3 Reasons to Convert from a Traditional IRA to a Roth IRA

A traditional independent retirement account (IRA), allows you to place pre-tax dollars into an account to save for retirement. These funds grow tax-free until you begin to take the funds out. When you reach the minimum withdrawal age, you are then taxed on the funds you remove on an annual basis. This was the model for retirement for some time, but the Roth option has reversed the playing field. With a Roth IRA, the taxes operate in the reverse manner.

#1 Your Current Tax Bracket is Low

When you have a Roth IRA, you receive no immediate tax break. The contributions you make to the account are not tax deductible, meaning you are saving post-tax dollars. The funds still grow tax-free while they are in the account. Upon reaching age 59 1/2, you can begin taking withdrawals, and these will not be taxed. Basically, you shouldered the burden on the front end of the account, so you have no taxes on the back end. If your current tax bracket is low, it may be preferable to pay the taxes now. Your tax bracket in the future will likely be much higher. This is a great option for young professionals. Professionals already in their high earning years, though, will not realize a large advantage with this option. They may prefer to have the tax break on their current taxable income, which could represent a very large sum. 

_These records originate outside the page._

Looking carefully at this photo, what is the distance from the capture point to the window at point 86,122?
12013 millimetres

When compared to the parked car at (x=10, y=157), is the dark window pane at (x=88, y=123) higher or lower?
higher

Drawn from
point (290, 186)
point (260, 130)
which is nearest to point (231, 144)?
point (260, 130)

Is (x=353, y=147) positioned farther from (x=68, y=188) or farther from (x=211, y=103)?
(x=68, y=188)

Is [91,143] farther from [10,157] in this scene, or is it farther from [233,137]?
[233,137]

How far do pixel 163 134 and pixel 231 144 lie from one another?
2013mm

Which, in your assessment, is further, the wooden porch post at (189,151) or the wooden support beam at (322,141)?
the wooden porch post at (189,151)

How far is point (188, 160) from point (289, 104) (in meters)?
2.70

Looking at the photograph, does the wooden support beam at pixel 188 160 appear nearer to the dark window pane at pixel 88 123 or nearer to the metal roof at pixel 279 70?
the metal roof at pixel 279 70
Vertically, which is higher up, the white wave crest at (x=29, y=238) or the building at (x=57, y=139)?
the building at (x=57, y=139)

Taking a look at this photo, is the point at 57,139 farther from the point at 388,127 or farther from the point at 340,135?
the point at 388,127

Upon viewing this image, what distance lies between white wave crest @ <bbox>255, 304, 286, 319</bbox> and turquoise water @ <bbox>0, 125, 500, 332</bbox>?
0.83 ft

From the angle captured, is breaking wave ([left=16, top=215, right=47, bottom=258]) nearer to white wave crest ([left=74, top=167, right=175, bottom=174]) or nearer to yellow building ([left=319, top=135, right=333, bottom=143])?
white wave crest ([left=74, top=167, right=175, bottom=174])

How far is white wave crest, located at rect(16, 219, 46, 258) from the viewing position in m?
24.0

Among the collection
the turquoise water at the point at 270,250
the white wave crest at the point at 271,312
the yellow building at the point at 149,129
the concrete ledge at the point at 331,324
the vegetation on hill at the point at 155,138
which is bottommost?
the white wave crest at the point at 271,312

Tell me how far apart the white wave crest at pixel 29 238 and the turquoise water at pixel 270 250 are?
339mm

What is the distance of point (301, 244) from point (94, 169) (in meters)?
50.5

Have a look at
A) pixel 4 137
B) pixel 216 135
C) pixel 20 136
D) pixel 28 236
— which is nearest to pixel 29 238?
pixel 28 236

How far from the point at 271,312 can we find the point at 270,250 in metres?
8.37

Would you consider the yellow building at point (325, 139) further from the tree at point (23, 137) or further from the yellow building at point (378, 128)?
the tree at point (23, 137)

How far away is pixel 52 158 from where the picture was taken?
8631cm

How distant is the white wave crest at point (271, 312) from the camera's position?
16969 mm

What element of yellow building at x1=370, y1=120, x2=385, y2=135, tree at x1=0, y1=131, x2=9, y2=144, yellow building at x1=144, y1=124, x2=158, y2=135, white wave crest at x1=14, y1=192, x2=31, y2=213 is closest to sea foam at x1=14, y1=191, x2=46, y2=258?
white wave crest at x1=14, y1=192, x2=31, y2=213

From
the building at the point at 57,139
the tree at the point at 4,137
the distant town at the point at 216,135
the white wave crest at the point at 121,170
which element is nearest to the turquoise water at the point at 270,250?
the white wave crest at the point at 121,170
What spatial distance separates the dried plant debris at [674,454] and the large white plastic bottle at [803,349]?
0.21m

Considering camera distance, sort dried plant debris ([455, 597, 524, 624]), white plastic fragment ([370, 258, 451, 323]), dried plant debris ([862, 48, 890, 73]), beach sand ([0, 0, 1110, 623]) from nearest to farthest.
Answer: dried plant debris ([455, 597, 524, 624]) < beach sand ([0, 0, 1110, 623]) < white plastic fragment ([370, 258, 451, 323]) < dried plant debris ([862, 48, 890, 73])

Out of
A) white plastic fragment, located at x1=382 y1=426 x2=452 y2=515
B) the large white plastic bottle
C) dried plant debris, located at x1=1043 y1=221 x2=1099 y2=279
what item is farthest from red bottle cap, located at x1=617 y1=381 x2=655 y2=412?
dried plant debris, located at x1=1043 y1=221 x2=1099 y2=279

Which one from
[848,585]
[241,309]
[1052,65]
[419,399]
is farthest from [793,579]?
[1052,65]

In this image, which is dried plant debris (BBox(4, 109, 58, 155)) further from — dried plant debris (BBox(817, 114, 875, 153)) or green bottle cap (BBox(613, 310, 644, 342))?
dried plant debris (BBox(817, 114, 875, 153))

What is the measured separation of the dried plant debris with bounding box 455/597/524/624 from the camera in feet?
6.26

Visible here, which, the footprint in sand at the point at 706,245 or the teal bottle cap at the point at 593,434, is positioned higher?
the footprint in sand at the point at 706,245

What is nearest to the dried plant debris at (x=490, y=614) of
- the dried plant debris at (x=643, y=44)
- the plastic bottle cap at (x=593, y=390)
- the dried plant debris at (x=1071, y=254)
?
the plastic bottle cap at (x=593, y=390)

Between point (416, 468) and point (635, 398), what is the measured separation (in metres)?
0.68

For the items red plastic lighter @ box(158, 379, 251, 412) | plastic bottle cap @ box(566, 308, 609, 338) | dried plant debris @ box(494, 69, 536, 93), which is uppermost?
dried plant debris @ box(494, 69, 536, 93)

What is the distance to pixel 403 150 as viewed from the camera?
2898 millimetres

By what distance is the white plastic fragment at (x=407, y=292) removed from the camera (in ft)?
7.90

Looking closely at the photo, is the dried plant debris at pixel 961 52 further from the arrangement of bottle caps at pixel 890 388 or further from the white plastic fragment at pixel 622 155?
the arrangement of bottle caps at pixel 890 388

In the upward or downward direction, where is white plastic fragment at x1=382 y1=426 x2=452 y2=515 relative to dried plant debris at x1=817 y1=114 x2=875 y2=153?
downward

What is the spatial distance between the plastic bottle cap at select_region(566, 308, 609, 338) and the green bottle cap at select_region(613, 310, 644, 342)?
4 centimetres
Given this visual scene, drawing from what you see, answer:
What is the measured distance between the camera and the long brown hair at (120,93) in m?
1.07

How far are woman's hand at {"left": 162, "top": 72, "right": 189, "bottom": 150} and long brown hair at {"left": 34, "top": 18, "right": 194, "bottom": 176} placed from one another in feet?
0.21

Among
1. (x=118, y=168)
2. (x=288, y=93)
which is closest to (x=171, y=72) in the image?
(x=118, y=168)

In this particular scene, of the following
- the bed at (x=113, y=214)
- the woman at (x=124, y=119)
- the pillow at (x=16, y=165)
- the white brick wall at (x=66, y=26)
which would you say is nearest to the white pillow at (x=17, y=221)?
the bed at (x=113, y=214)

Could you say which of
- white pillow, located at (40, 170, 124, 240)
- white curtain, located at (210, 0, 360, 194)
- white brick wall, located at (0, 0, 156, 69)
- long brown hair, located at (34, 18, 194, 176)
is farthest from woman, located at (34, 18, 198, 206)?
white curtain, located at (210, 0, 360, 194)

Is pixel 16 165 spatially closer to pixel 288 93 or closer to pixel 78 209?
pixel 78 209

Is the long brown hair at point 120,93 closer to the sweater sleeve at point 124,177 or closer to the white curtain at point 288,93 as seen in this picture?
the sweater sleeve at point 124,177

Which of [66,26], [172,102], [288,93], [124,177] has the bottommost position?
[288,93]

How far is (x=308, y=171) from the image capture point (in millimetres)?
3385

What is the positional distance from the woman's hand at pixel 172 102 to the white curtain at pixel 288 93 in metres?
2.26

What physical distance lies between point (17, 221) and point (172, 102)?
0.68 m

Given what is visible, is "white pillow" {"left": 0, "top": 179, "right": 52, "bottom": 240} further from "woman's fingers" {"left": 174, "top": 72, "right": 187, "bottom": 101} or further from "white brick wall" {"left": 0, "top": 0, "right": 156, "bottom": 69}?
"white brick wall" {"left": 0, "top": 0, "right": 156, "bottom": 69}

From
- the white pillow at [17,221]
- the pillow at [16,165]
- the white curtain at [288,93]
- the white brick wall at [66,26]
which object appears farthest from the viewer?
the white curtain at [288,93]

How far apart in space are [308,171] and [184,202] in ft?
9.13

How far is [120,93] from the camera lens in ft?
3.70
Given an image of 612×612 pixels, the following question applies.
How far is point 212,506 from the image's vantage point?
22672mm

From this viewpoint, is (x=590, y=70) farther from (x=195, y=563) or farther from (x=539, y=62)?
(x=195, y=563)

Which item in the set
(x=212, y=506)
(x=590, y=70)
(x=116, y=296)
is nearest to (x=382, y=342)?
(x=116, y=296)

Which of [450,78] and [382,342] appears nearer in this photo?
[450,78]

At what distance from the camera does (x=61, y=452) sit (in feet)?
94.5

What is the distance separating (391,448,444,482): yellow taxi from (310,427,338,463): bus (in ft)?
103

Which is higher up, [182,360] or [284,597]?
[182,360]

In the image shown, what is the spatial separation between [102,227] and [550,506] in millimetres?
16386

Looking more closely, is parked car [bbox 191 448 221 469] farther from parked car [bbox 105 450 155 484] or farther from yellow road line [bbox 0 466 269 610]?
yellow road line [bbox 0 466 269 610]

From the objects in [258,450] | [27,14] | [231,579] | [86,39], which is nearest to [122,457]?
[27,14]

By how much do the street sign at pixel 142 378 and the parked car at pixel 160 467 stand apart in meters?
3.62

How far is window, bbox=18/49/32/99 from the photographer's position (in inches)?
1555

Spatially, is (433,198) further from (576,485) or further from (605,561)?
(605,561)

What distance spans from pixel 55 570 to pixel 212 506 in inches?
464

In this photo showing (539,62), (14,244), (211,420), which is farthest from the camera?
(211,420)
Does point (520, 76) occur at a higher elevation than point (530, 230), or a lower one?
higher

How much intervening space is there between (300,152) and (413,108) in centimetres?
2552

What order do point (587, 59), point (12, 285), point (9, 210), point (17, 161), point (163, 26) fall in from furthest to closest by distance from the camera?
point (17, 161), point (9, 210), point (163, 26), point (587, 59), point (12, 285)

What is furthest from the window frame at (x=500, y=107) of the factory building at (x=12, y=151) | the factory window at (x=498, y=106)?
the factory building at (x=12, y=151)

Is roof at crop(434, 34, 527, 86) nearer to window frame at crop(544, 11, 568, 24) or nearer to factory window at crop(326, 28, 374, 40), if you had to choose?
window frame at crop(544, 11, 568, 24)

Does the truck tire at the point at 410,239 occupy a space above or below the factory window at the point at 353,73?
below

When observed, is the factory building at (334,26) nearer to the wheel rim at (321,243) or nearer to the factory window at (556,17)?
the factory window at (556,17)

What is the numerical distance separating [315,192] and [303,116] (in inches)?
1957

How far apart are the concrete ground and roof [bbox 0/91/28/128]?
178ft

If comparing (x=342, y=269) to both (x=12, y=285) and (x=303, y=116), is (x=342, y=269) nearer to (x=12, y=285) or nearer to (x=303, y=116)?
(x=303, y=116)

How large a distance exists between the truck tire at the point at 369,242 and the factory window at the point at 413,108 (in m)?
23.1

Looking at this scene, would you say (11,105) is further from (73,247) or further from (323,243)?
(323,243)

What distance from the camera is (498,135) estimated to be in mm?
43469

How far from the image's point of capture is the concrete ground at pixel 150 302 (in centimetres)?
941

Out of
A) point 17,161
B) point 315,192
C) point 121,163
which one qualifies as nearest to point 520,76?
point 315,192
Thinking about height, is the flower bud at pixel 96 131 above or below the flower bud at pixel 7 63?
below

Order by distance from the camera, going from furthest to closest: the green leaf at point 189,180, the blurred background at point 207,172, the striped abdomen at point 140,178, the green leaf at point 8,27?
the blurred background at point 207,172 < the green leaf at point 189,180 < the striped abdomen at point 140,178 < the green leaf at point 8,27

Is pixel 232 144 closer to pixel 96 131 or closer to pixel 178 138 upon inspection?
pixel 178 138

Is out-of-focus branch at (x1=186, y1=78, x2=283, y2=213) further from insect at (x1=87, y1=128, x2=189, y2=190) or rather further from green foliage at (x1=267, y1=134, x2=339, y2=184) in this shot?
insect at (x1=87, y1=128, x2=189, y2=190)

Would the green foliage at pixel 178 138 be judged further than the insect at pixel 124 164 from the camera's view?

#2 You Contribute Less than the Annual Limit

One challenge with the Roth IRA option is the fact that it has a low maximum contribution amount limit. The option is truly designed for individuals with a low income, and these individuals are not likely to contribute more than $5,000 to $7,000 each year. If you contribute more than this, you may be better off with a traditional IRA, because this could be an indication you are in a high-tax bracket. You will be unable to continue to save funds in your account beyond the maximum, which is proportionately lower for married couples filing jointly than for a single person. 

#3 You Think Long Term

The fact remains: the Roth IRA option offers absolutely no benefit in the present over a traditional savings account. Your contributions are not deducted, and your tax burden is not lowered in the given year. A person thinking only in the short term will much prefer the traditional option. That individual can significantly lower a current tax burden. If you think long term, though, you will be able to see the benefits of the Roth account hit your finances when you most need the additional support. If you are relatively young and healthy, you can always go make more money. Once you retire, though, you will be on a permanent limited income with few options to earn more money. You may also have more expenses associated with a mortgage, family or other obligations. It can be hard to think that far down the line when you are young in your career, but ask a retired individual, and that person will tell you how important it truly is.